The Moviemaker STEVEN SPIELBERG

No director or producer has ever put together a more popular body of work. That's why the movies we're now seeing are made in his image

  • Steven Spielberg's first films were made at a time when directors were the most important people in Hollywood, and his more recent ones at a time when marketing controls the industry. That he has remained the most powerful filmmaker in the world during both periods says something for his talent and his flexibility. No one else has put together a more popular body of work, yet within the entertainer there is also an artist capable of The Color Purple and Schindler's List. When entertainer and artist came fully together, the result was E.T., the Extra-Terrestrial, a remarkable fusion of mass appeal and stylistic mastery.

    Spielberg's most important contribution to modern movies is his insight that there was an enormous audience to be created if old-style B-movie stories were made with A-level craftsmanship and enhanced with the latest developments in special effects. Consider such titles as Raiders of the Lost Ark and the other Indiana Jones movies, Close Encounters of the Third Kind, E.T. and Jurassic Park. Look also at the films he produced but didn't direct, like the Back to the Future series, Gremlins, Who Framed Roger Rabbit and Twister. The story lines were the stuff of Saturday serials, but the filmmaking was cutting edge and delivered what films have always promised: they showed us something amazing that we hadn't seen before.

    Directors talk about their master images, the images that occur in more than one film because they express something fundamental about the way the filmmakers see things. Spielberg once told me that his master image was the light flooding in through the doorway in Close Encounters, suggesting, simultaneously, a brightness and mystery outside. This strong backlighting turns up in many of his other films: the aliens walk out of light in Close Encounters, E.T.'s spaceship door is filled with light, and Indy Jones often uses strong beams from powerful flashlights.
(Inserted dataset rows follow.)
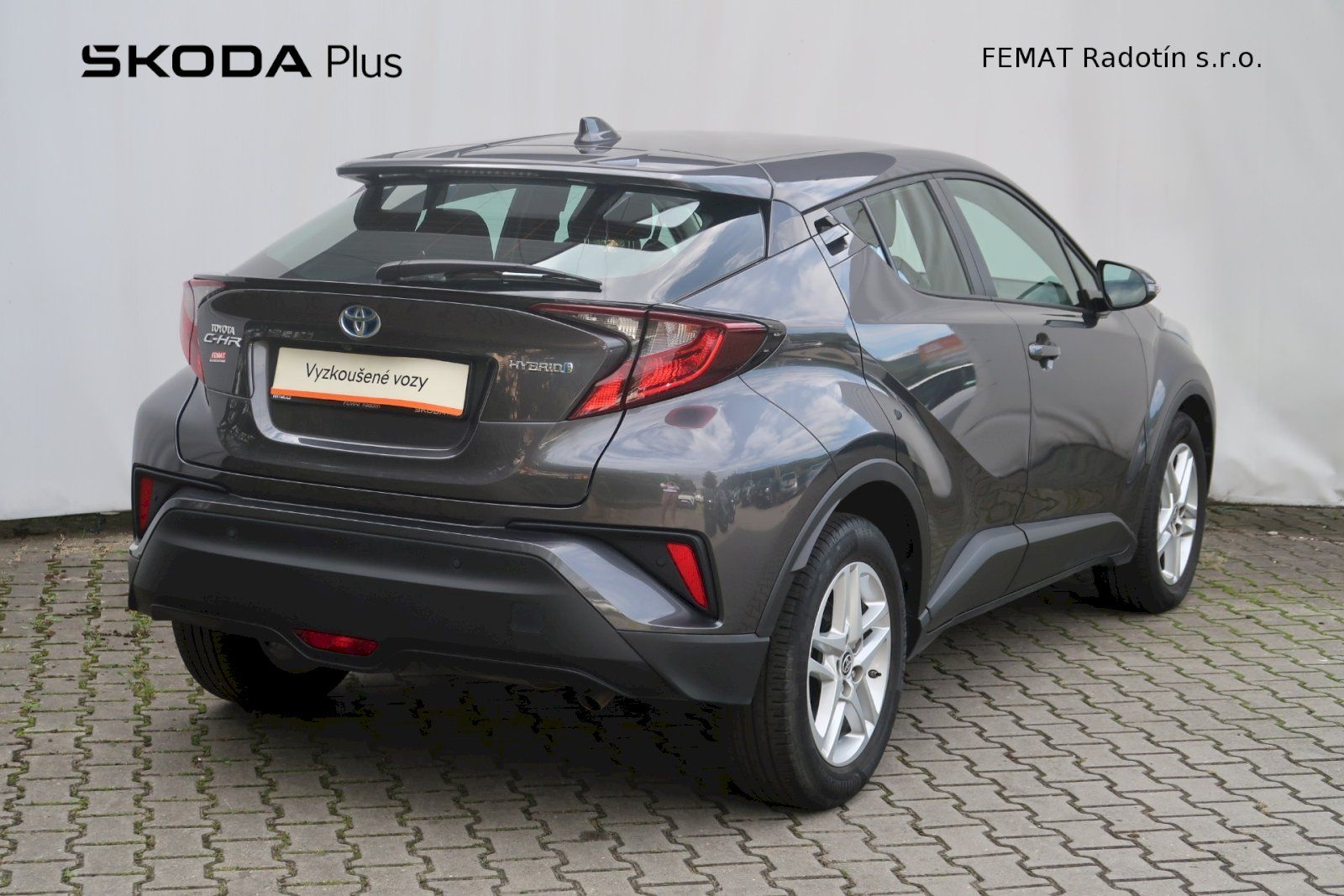 Toyota C-HR, C-HR 1,8 E-CVT /90 kW COMFORT - fotka 2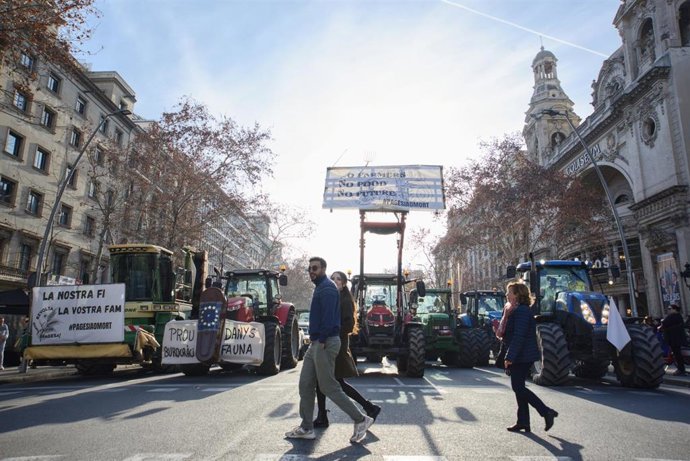 Varios tractores de agricultores llegan a la conselleria de Acción Climática durante una manifestación en la segunda jornada de protestas, a 7 de febrero de 2024 en Barcelona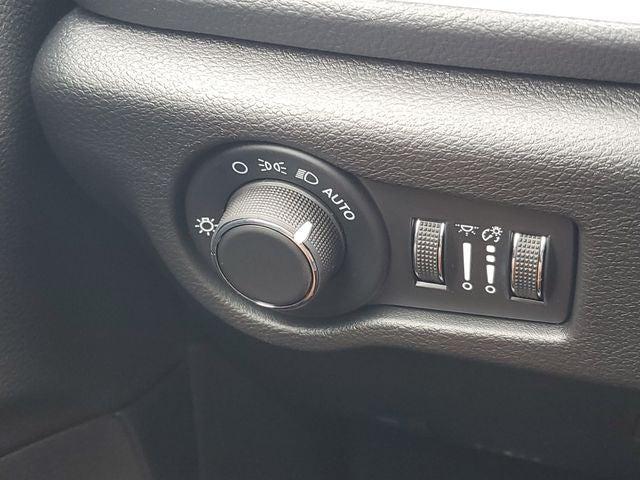 2027 Chrysler Pacifica Limited AWD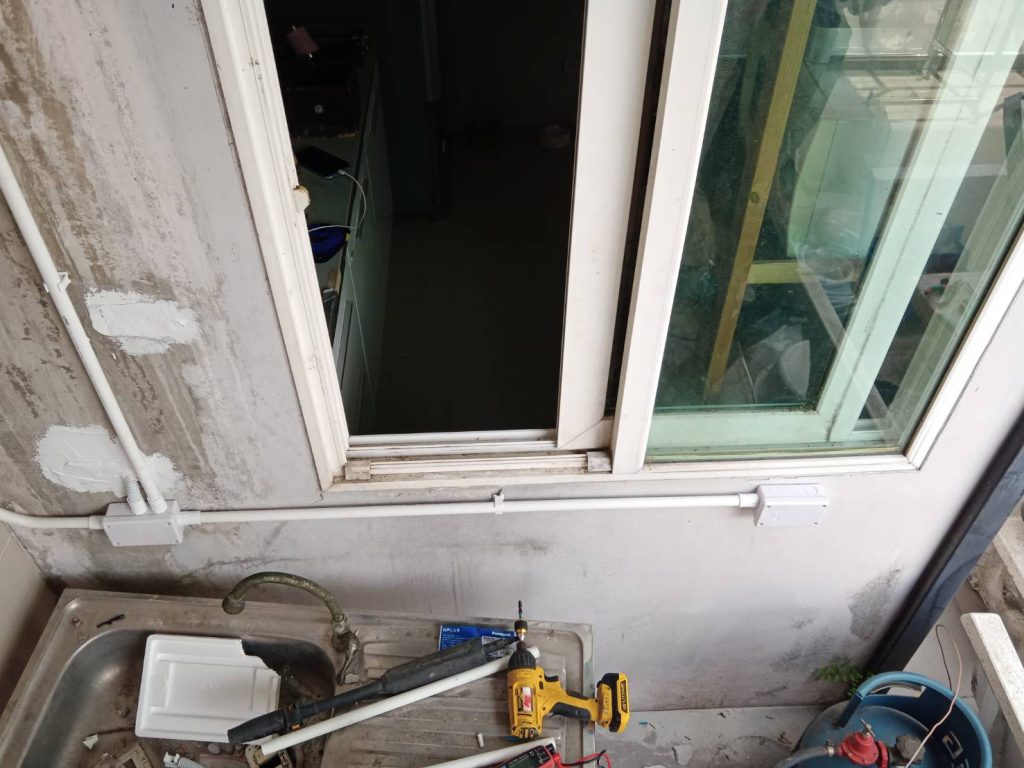 แนวท่อสายไฟ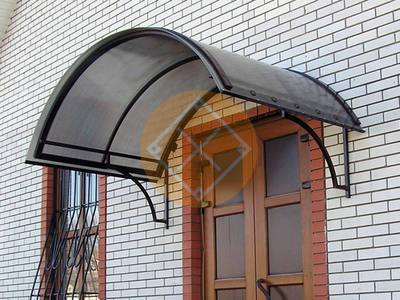 Стальной козырек к дому из профилированного поликарбоната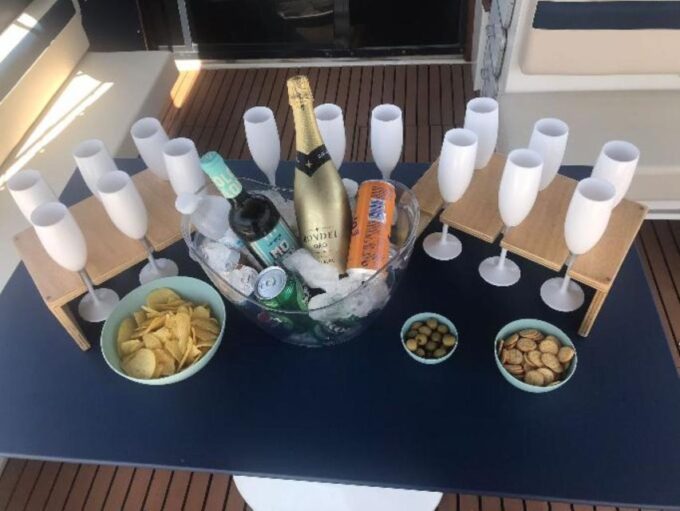 Yacht Cruise With a Spacious Sundeck + Dolphin Watching - Duration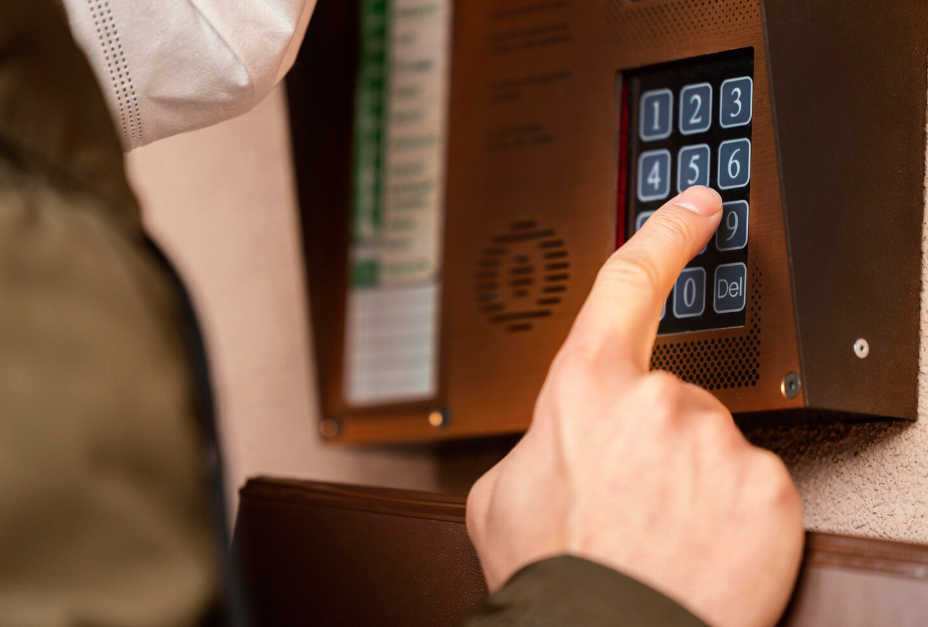 Мошенники обманули жителя Гурьевского района на 390 тысяч рублей под предлогом обслуживания домофона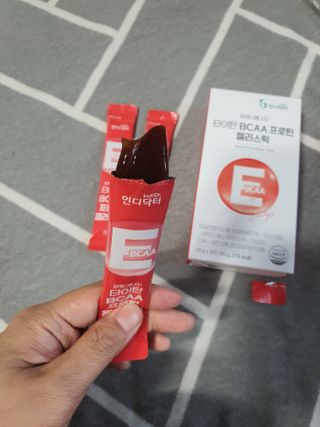 [인디닥터] 타이탄 BCAA 프로틴 젤리스틱 — 5점을 준 리뷰어가 2022년 5월 올린 사용 사진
    In Spielberg, the light source conceals mystery, whereas for many other directors it is darkness that conceals mystery. The difference is that for Spielberg, mystery offers promise instead of threat. That orientation apparently developed when he was growing up in Phoenix, Ariz. One day we sat and talked about his childhood, and he told me of a formative experience.
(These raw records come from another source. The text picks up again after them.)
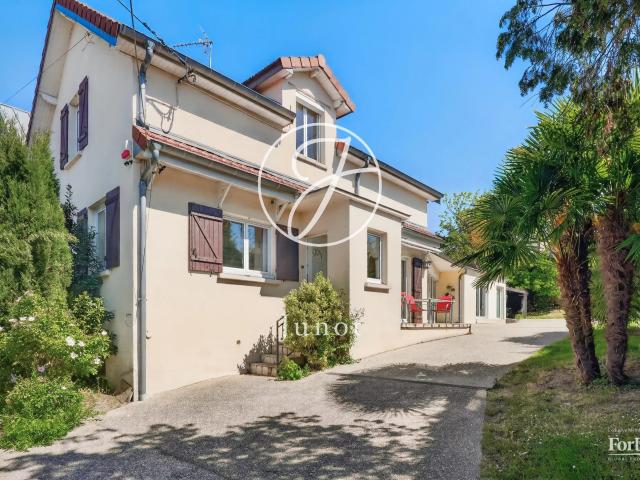 Maison 5 pièces 171 m²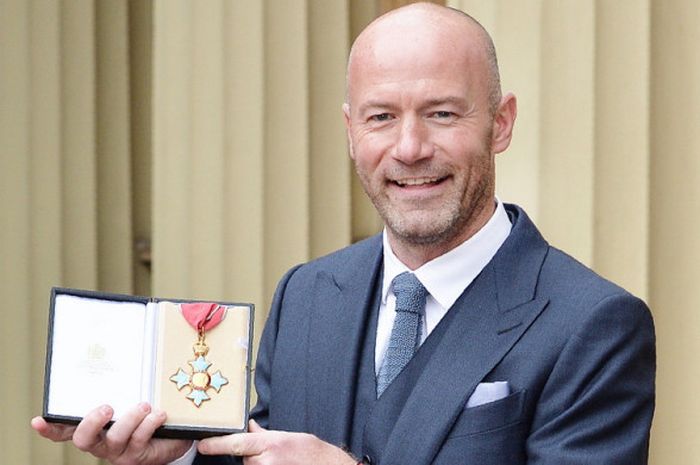 Mantan pesepak bola Inggris, Alan Shearer, berpose dengan medali Commander of the Order of the Briti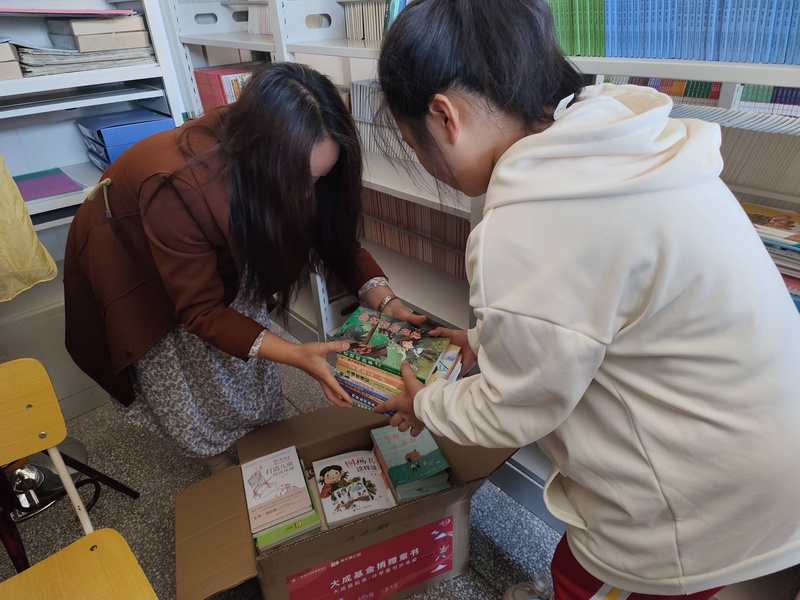 -老师或学生开箱整理分发图书的照片-微信图片_20240927101438.jpg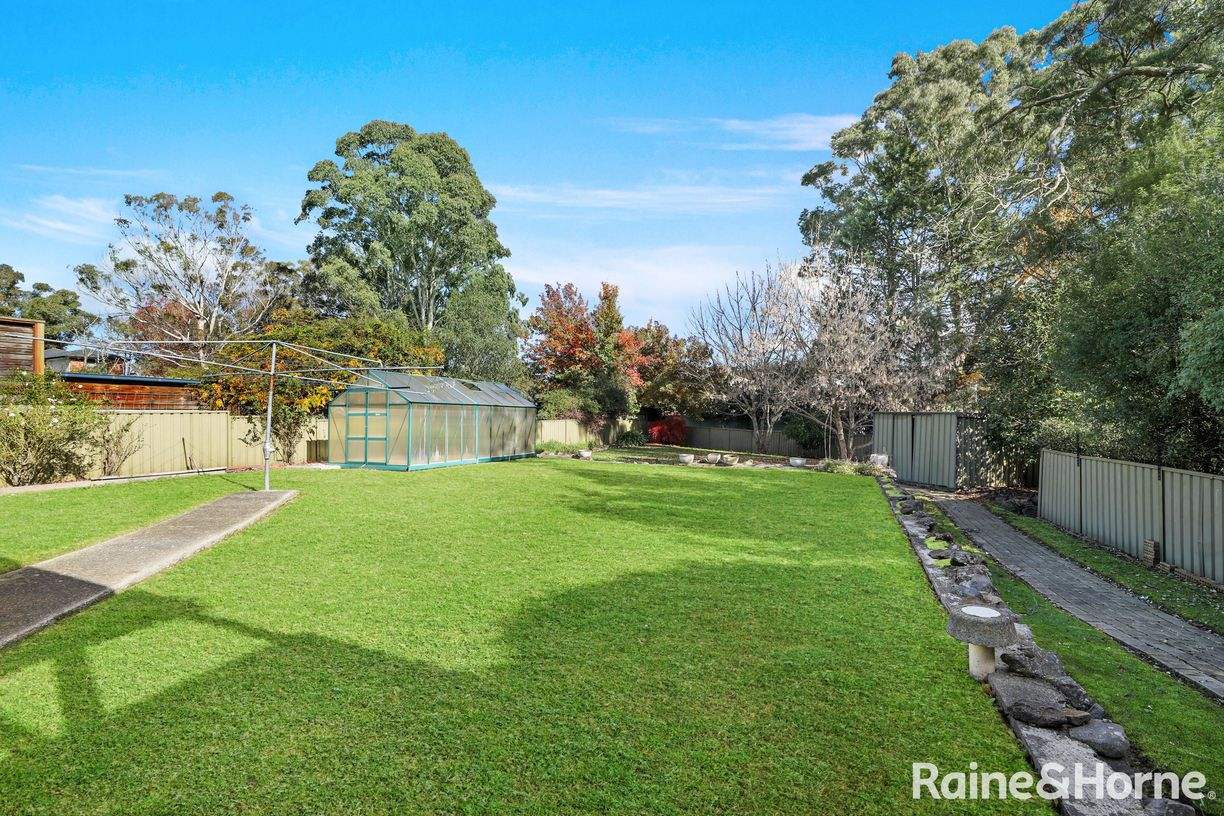 10 Campbell Crescent — photo 9 of 9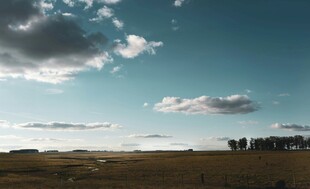 广阔蓝天草原风景图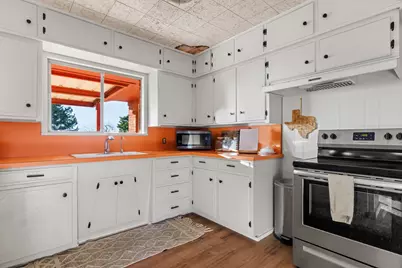 910 S Harrison Street, West, TX 76691 - Photo 15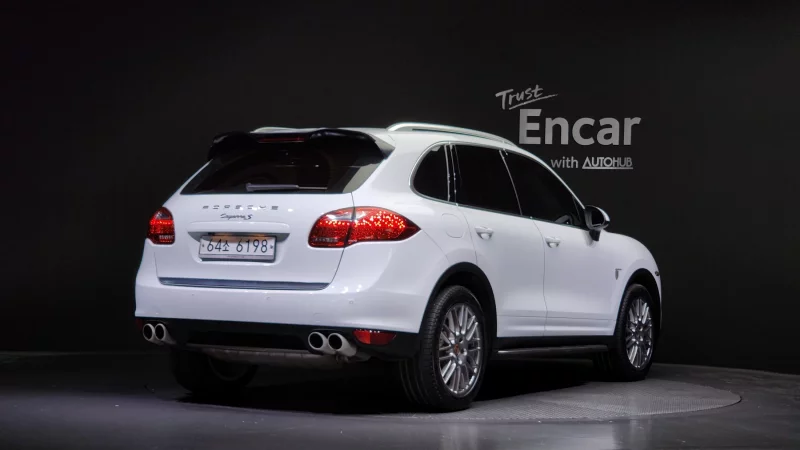 Porsche CAYENNE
    "My dad took me out to see a meteor shower when I was a little kid," he said, "and it was scary for me because he woke me up in the middle of the night. My heart was beating; I didn't know what he wanted to do. He wouldn't tell me, and he put me in the car and we went off, and I saw all these people lying on blankets, looking up at the sky. And my dad spread out a blanket. We lay down and looked at the sky, and I saw for the first time all these meteors. What scared me was being awakened in the middle of the night and taken somewhere without being told where. But what didn't scare me, but was very soothing, was watching this cosmic meteor shower. And I think from that moment on, I never looked at the sky and thought it was a bad place."